## [SUPPLIED RECORDS]
++++++++

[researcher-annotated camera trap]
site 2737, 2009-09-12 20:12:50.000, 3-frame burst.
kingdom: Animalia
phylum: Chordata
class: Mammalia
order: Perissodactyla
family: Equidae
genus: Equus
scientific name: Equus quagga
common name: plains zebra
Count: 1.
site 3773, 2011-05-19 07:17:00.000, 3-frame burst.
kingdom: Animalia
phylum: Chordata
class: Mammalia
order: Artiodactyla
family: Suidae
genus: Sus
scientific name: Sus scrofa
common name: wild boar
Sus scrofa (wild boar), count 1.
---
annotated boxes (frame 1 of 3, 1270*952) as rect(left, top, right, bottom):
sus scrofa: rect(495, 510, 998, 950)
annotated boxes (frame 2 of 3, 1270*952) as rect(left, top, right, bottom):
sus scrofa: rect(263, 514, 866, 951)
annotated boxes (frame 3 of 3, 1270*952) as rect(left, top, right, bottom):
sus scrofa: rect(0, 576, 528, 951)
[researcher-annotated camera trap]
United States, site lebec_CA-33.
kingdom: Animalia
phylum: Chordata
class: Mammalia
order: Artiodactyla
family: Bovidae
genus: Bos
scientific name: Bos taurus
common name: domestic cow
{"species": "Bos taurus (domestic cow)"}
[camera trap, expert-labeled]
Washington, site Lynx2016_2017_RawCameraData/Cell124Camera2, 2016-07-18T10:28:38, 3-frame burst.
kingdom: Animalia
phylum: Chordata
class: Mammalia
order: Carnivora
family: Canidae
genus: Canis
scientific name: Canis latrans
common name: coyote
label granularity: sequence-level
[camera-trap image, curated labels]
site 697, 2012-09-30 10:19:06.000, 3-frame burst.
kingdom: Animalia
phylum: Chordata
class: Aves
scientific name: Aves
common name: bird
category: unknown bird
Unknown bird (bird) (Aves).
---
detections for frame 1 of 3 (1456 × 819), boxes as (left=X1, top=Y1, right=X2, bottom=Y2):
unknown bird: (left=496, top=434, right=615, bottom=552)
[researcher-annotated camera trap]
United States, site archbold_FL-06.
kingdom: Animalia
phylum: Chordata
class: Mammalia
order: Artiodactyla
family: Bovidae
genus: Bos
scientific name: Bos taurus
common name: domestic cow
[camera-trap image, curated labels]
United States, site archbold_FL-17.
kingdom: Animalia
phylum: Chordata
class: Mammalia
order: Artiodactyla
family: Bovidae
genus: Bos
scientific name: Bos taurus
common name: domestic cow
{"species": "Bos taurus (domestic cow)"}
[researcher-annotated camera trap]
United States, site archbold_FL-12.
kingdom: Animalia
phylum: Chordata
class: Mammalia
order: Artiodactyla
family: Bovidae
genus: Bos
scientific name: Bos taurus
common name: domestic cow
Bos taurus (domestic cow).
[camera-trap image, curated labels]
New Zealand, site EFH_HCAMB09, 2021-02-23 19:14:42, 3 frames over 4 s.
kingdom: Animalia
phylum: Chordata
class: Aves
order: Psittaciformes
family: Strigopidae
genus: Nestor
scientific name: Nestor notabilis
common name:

++++++++

## [WHAT YOU ARE ASKED TO DO]
Your job is to print all of the material again, word for word.

## [ANSWER BOX]
[researcher-annotated camera trap]
site 2737, 2009-09-12 20:12:50.000, 3-frame burst.
kingdom: Animalia
phylum: Chordata
class: Mammalia
order: Perissodactyla
family: Equidae
genus: Equus
scientific name: Equus quagga
common name: plains zebra
Count: 1.
site 3773, 2011-05-19 07:17:00.000, 3-frame burst.
kingdom: Animalia
phylum: Chordata
class: Mammalia
order: Artiodactyla
family: Suidae
genus: Sus
scientific name: Sus scrofa
common name: wild boar
Sus scrofa (wild boar), count 1.
---
annotated boxes (frame 1 of 3, 1270*952) as rect(left, top, right, bottom):
sus scrofa: rect(495, 510, 998, 950)
annotated boxes (frame 2 of 3, 1270*952) as rect(left, top, right, bottom):
sus scrofa: rect(263, 514, 866, 951)
annotated boxes (frame 3 of 3, 1270*952) as rect(left, top, right, bottom):
sus scrofa: rect(0, 576, 528, 951)
[researcher-annotated camera trap]
United States, site lebec_CA-33.
kingdom: Animalia
phylum: Chordata
class: Mammalia
order: Artiodactyla
family: Bovidae
genus: Bos
scientific name: Bos taurus
common name: domestic cow
{"species": "Bos taurus (domestic cow)"}
[camera trap, expert-labeled]
Washington, site Lynx2016_2017_RawCameraData/Cell124Camera2, 2016-07-18T10:28:38, 3-frame burst.
kingdom: Animalia
phylum: Chordata
class: Mammalia
order: Carnivora
family: Canidae
genus: Canis
scientific name: Canis latrans
common name: coyote
label granularity: sequence-level
[camera-trap image, curated labels]
site 697, 2012-09-30 10:19:06.000, 3-frame burst.
kingdom: Animalia
phylum: Chordata
class: Aves
scientific name: Aves
common name: bird
category: unknown bird
Unknown bird (bird) (Aves).
---
detections for frame 1 of 3 (1456 × 819), boxes as (left=X1, top=Y1, right=X2, bottom=Y2):
unknown bird: (left=496, top=434, right=615, bottom=552)
[researcher-annotated camera trap]
United States, site archbold_FL-06.
kingdom: Animalia
phylum: Chordata
class: Mammalia
order: Artiodactyla
family: Bovidae
genus: Bos
scientific name: Bos taurus
common name: domestic cow
[camera-trap image, curated labels]
United States, site archbold_FL-17.
kingdom: Animalia
phylum: Chordata
class: Mammalia
order: Artiodactyla
family: Bovidae
genus: Bos
scientific name: Bos taurus
common name: domestic cow
{"species": "Bos taurus (domestic cow)"}
[researcher-annotated camera trap]
United States, site archbold_FL-12.
kingdom: Animalia
phylum: Chordata
class: Mammalia
order: Artiodactyla
family: Bovidae
genus: Bos
scientific name: Bos taurus
common name: domestic cow
Bos taurus (domestic cow).
[camera-trap image, curated labels]
New Zealand, site EFH_HCAMB09, 2021-02-23 19:14:42, 3 frames over 4 s.
kingdom: Animalia
phylum: Chordata
class: Aves
order: Psittaciformes
family: Strigopidae
genus: Nestor
scientific name: Nestor notabilis
common name:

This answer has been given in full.